The next era of artificial intelligence isn’t being decided by who writes the cleverest model architecture. It’s being decided by who can afford to run the machines.
A report says OpenAI is targeting roughly $600 billion in total compute spending through 2030, a number so large it effectively reframes what “building AI” means. This isn’t startup economics anymore. This is infrastructure economics — closer to building telecom networks or power grids than shipping software updates.
And it arrives at the same moment OpenAI is reportedly laying groundwork for an eventual IPO that could value the company up to $1 trillion.
The headline number: $600B in compute through 2030
Compute is the fuel behind everything modern AI does:
- training new frontier models
- running them at scale (“inference”) for consumers and businesses
- storing, moving, and securing vast data pipelines
- building the tools, agents, and products that sit on top of the models
A $600B target tells you the direction: OpenAI expects its future to be constrained less by “ideas” and more by power, chips, data centers, and bandwidth.
OpenAI’s recent financial snapshot: big revenue, even bigger costs
The same report says OpenAI’s 2025 revenue totaled about $13 billion, beating its own projection of $10 billion. It also spent roughly $8 billion during the year, below a $9 billion target.
That’s the important truth about AI economics right now: revenue can grow fast, but compute costs can grow right behind it — and sometimes faster.
In fact, another report cited in the same coverage said OpenAI told investors that inference-related expenses quadrupled in 2025, pushing adjusted gross margin down to about 33% from 40% in 2024.
Translation: the more people use the product, the more expensive it becomes to serve them — unless efficiency improves.
The “real” market is inference — and it’s brutal
Training models gets headlines. Inference gets invoices.
Inference is the always-on cost of answering questions, generating images, writing code, summarizing contracts, running agents, and powering enterprise workflows.

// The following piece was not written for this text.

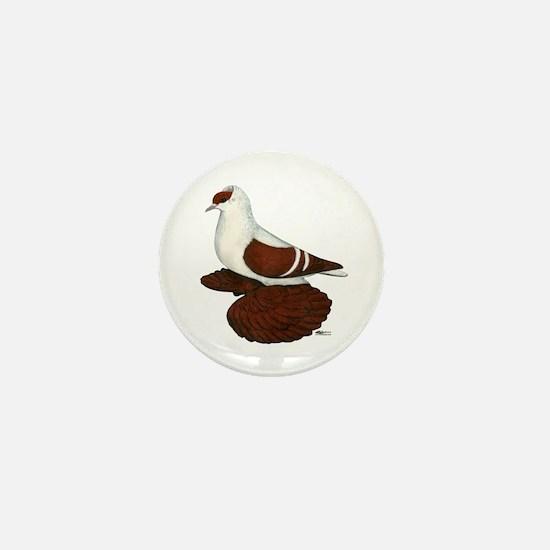 Red Fullhead Swallow Pigeon Mini Button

If inference costs scale faster than revenue, even a wildly popular AI product can feel financially heavy.
This is why companies obsess over:
- cheaper cost per query
- faster inference kernels
- model distillation and routing
- specialized hardware and better networking
- deploying the right model for the right job
The “win” in AI isn’t only who has the smartest model — it’s who has the smartest unit economics.
Nvidia is the gravitational center — and may invest $30B
Another detail circulating alongside the compute-spend story: Nvidia is reportedly close to finalizing a $30 billion investment in OpenAI as part of a fundraising round where OpenAI is said to be seeking more than $100 billion, at a valuation around $830 billion.
Whether or not the deal lands exactly as described, the strategic shape is clear:
- OpenAI needs enormous compute
- Nvidia supplies much of the compute ecosystem
- money raised for AI often cycles straight back into chips and infrastructure
This creates a power loop where the leading model builders and the leading chipmakers become deeply interdependent — and the rest of the market has to compete inside that reality.
The $280B revenue target — and why it matters
Another reported figure: OpenAI expects more than $280 billion in total revenue by 2030, split roughly evenly between consumer and enterprise businesses.
If true, that implies OpenAI is aiming to become something bigger than a chatbot company — more like a global AI platform with two engines:
- Consumer: subscriptions, assistant features, creative tools, personal agents
- Enterprise: copilots, internal agents, API usage, custom deployments, security and governance layers
But that revenue goal also highlights the challenge: to support that scale, the infrastructure must scale — and the compute spend is the price of entry.
Sam Altman’s bigger vision: $1.4T and “30 gigawatts”
This all connects to a larger idea OpenAI leadership has floated publicly: a commitment toward building compute capacity on an almost surreal scale — including mentions of 30 gigawatts of computing resources and a total spending ambition around $1.4 trillion.
To give a sense of the magnitude: gigawatts are power-plant numbers. That kind of capacity is closer to national infrastructure than traditional tech.
The AI frontier is becoming an electricity story.
What this means for the AI industry
A $600B compute plan through 2030 signals three major shifts:
1) AI is consolidating around capital + infrastructure
Frontier AI may become a game that only a handful of players can afford. Not because others can’t innovate — but because they can’t finance the hardware, power contracts, and data center footprints required to stay at the leading edge.
2) The supply chain becomes strategy
Chips, memory, networking, cooling, grid access, and construction timelines become competitive advantages. So do relationships with cloud providers and sovereign infrastructure partners.
3) Regulation and competition scrutiny will intensify
When the biggest model lab and the biggest chip supplier grow more tightly connected, governments will ask hard questions about concentration, pricing power, access, and national security.
Bottom line
OpenAI’s reported $600 billion compute spend through 2030 is a reality check for anyone still thinking AI is “just software.”
The next wave of AI dominance will be decided by:
- who can secure the most compute, reliably
- who can run it profitably (inference economics)
- who can turn that infrastructure into products people pay for at massive scale
The AI race is no longer only a model race. It’s an industrial race.